I want to be mobile and active as I age.

That is not an impossible goal. It’s highly attainable and it still would be 20 years from now.

It is possible to slow our aging process…..well, that’s not right….we are aging faster than we need to by being sedentary and falling into damaging lifestyle habits.

We are giving in to simple aches, pains, and stiffness caused by inactivity, we believe we should slow down as we grow older, we hold more fear about hurting ourselves and that makes us lead less active lifestyles.  

Exercise doesn’t have to be hard or complicated

Moving from a sedentary lifestyle to a more active lifestyle is not about throwing yourself into a hard-core workout.

It is enough to simply move more. Start thinking about how you can use your body more throughout the day and work within your current fitness range.

For some people, this may be as simple as taking a daily walk.

Any activity that you do beyond your current level will lead to improved health.

Set yourself some challenges.

This could be a decision to exercise for ten minutes each day for the next week.

Increase the duration of a daily walk.

You could walk faster.

Start with one exercise and increase the number of reps by one every day.

What ever you decide to do, always set yourself the goal of the next challenge.

Half a push up leads to one push up, then two, then three…before you know it, you can do ten then twenty.

No matter how small, every increment you add to your fitness routine will move you forward in the right direction, but do keep adding, whether that be daily, weekly, or monthly.

Make exercise work for you.

Given that you are going to do this, you may as well make it work for you.

Think about what you want to improve.

Are you able to bend to the bottom shelf in the supermarket?

Do you want to be able to carry more shopping at once?

Would you like to be able to move faster?

Do you want to be able to twist more freely when you are reversing the car?

There are lots of little movements that can become restricted as we get older. There are lots of things we simply stop doing because we begin to believe we no longer can.

Often, this is a self-fulfilling prophecy. We believe we can’t because we stop doing them or we don’t do them often enough and they become difficult.

By creating a functional workout, we can train ourselves back into simple movements that we need for our activities of daily living.
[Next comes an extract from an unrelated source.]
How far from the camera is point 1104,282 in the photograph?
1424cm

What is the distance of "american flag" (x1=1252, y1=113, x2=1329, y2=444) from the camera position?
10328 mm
The squat and hip hinge helps us to safely reach the low shelves in the supermarket.

Strength training in our core helps us to carry the shopping.

Cardiovascular exercise helps us to build endurance and move faster.

Stretching exercises help us to mobilise joints and muscles leading to freer movement.

Once you have mastered your functional movements and begin to use them every day, your lifestyle becomes part of your workout.

Set yourself the first challenge today.

People tend to wait for motivation to strike.

Don’t fall into the trap of overthinking this.

Motivation comes from doing.

Choose one thing that will benefit you and do it. Just get up and do it.

This might be getting out for a short walk. You might just stand up now and do a few squats.

Do it again tomorrow.

Then the next day.

Do it more when you can.

Recognise how it makes you feel when you do more.

Pay attention to when it starts to become easier.

Look for the moments when you can do something in your daily life that you struggled with before.

Always take time to feel good about your achievement and then set yourself the next challenge.

This is you becoming fitter, stronger, more agile, and healthier than you once were.

Always be sure to check with your GP or health care professional before starting a new exercise or nutrition program and seek support from an exercise professional to ensure you are exercising correctly.